Abdullah ibni Omer (ra) diyor ki: “Cahiliyye zamanında da aşura günü oruç tutardık. Ramazanla ilgili âyet nazil olunca Peygamber (sav) şöyle buyurdu: “Âşûrâ günü Allah’ın günlerinden bir gündür. Dileyen onda oruç tutsun, dileyen tutmasın.” (Ebu Davud, Sıyam/64 (2443))

Hadiste geçtiği gibi on Muherrem de Allah’ın diğer günleri gibi bir gündür. Ne bir eksik ne bir fazla

Ancak on Muharrem’de tarihte bazı olayların olduğu rivayet edilmektedir.

Hz. Nuh’un (as) gemisi tufandan sonra Cudi dağına o gün oturmuş. Hz. İbrahim (as) nemrudun ateşinden o gün kurtulmuş. Hz. Ya’kub oğlu Yusuf’a o gün kavuşmuş. Hz. Musa ve İsrailoğulları Firavun’un zulmünden o gün kurtulmuşlar. (Yavuz, Y. Şevki, DİA 4/24)

Bütün bu olayların on Muharrem’de olduğunu isbat etmek güçtür.

Âşûre çorbası/tatlısı ise tümüyle kültüreldir ve hz. Nuh’la ilgisini kurmak isbata muhtaçtır. Ancak bu âşûrâ gününü hatırlama ve hediyeleşme açısından güzel bir gelenektir. Âşûre paylaşmanın, ikram ve infak etmenin, birlikteliğin, komşuluğun, hatırlamanın, Hz.

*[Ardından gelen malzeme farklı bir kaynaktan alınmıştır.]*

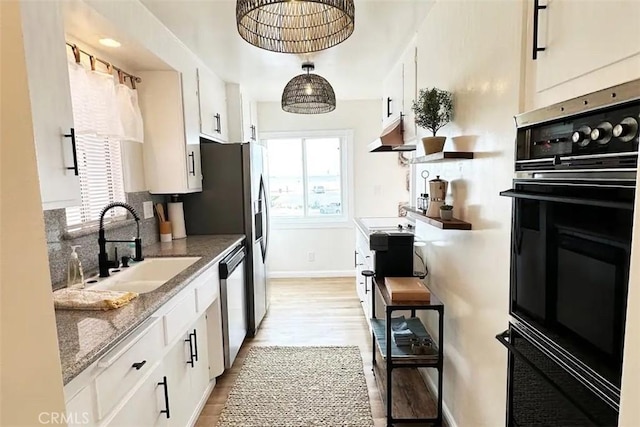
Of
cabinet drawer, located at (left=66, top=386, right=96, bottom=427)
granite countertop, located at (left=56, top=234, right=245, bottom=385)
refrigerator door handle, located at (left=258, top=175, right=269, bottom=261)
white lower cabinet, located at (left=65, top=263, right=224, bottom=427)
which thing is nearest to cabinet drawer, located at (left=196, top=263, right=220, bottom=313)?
white lower cabinet, located at (left=65, top=263, right=224, bottom=427)

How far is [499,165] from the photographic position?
1.46 m

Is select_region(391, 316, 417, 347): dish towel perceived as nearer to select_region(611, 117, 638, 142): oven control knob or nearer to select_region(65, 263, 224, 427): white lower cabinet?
select_region(65, 263, 224, 427): white lower cabinet

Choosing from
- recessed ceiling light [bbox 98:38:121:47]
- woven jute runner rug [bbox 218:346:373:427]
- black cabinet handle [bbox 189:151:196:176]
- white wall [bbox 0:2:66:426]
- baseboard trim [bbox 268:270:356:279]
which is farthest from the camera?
baseboard trim [bbox 268:270:356:279]

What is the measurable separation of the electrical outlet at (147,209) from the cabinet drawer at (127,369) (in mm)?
1473

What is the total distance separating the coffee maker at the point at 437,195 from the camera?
2.07m

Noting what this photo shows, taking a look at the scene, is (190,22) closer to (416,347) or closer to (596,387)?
(416,347)

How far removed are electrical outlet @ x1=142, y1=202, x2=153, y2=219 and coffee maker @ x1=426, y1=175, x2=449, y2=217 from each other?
2081mm

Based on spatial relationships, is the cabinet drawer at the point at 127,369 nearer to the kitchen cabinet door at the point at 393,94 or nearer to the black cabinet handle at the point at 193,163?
the black cabinet handle at the point at 193,163

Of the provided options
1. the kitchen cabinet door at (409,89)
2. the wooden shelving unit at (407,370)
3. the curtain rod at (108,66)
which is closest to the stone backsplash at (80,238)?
the curtain rod at (108,66)

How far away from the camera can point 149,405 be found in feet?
5.00

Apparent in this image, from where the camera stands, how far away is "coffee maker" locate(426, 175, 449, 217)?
2.07m

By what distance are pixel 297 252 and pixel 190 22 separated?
3.44 meters

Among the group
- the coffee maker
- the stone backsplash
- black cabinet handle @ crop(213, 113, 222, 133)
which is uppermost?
black cabinet handle @ crop(213, 113, 222, 133)

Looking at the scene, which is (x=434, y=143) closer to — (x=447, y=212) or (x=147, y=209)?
(x=447, y=212)
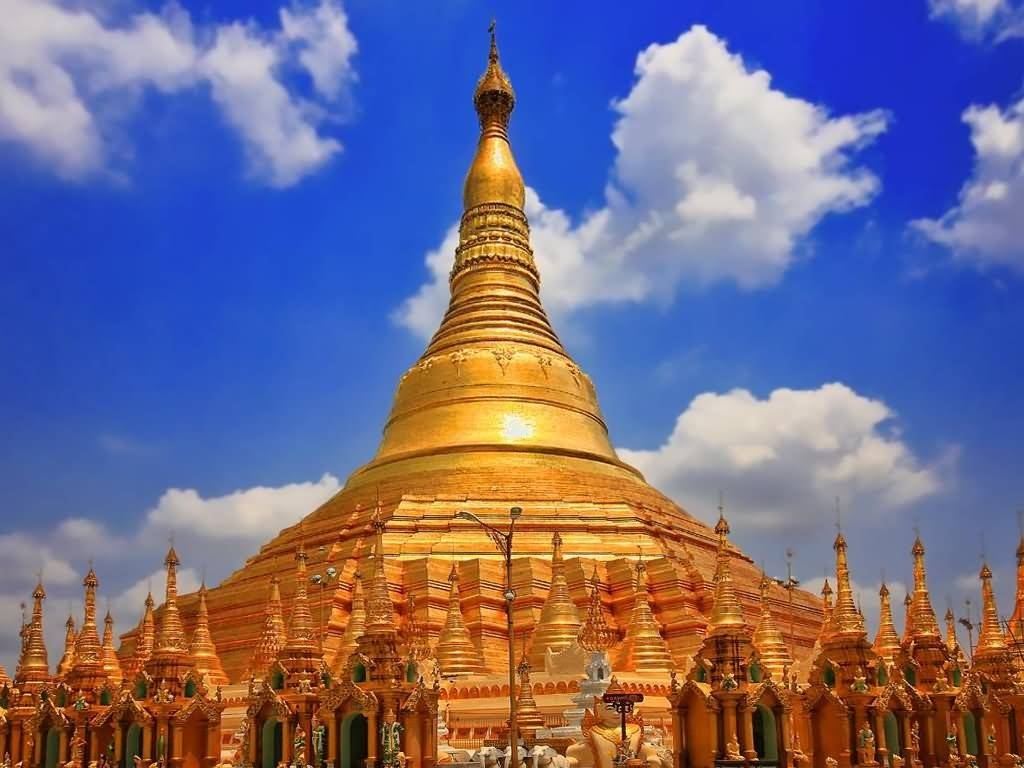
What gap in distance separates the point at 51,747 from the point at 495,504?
16.7 meters

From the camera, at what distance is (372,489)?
4488 cm

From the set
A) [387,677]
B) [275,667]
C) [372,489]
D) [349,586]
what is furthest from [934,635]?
[372,489]

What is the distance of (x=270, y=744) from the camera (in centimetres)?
2486

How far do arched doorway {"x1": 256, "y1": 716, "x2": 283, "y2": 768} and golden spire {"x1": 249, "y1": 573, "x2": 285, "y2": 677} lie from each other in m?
7.68

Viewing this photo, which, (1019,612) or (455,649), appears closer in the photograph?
(455,649)

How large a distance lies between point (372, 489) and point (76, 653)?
16.6m

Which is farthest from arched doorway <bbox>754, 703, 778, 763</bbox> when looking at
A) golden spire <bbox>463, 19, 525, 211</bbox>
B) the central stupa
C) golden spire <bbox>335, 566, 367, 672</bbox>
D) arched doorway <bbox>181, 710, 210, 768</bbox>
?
golden spire <bbox>463, 19, 525, 211</bbox>

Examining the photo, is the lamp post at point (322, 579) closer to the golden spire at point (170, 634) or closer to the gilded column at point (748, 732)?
the golden spire at point (170, 634)

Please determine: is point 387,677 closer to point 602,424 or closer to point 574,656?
point 574,656

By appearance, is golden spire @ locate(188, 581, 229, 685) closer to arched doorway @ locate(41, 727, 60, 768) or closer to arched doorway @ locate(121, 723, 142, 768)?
arched doorway @ locate(41, 727, 60, 768)

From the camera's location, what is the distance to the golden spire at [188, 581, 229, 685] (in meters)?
35.7

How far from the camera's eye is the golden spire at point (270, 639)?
33.2 metres

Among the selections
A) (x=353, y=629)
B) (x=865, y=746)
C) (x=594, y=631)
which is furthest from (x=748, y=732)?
(x=353, y=629)

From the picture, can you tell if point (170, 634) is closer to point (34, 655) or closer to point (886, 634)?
point (34, 655)
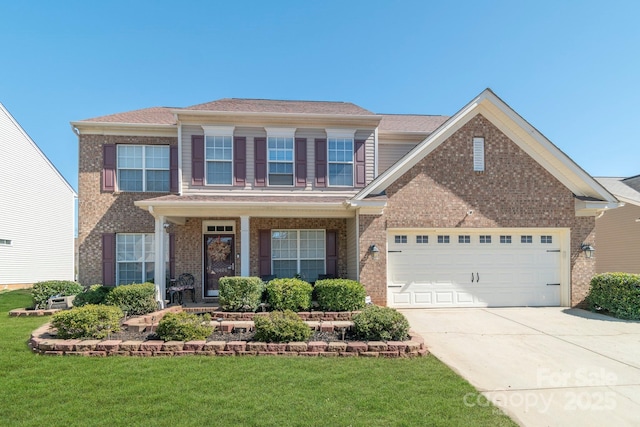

Nuh, Hz. İbrahim ve Musa sevgisinin, bolluk ve berekete şükretmenin güzel bir örneğidir.

Âşûre aynı zamanda farklılıklara rağmen birarada olmanın, birlikte olup yeni tadlar ve ahenkler oluşturmanın sembolüdür. Bu çorbada/tatlıda farklı malzemeler bir araya geliyor, aynı kapta pişiyorlar ama hepbirlikte yeni ve farklı bir tatla ortaya çıkıyorlar. Tadın, lezzetin, ikramın ve tebessümün malzemesi oluyorlar.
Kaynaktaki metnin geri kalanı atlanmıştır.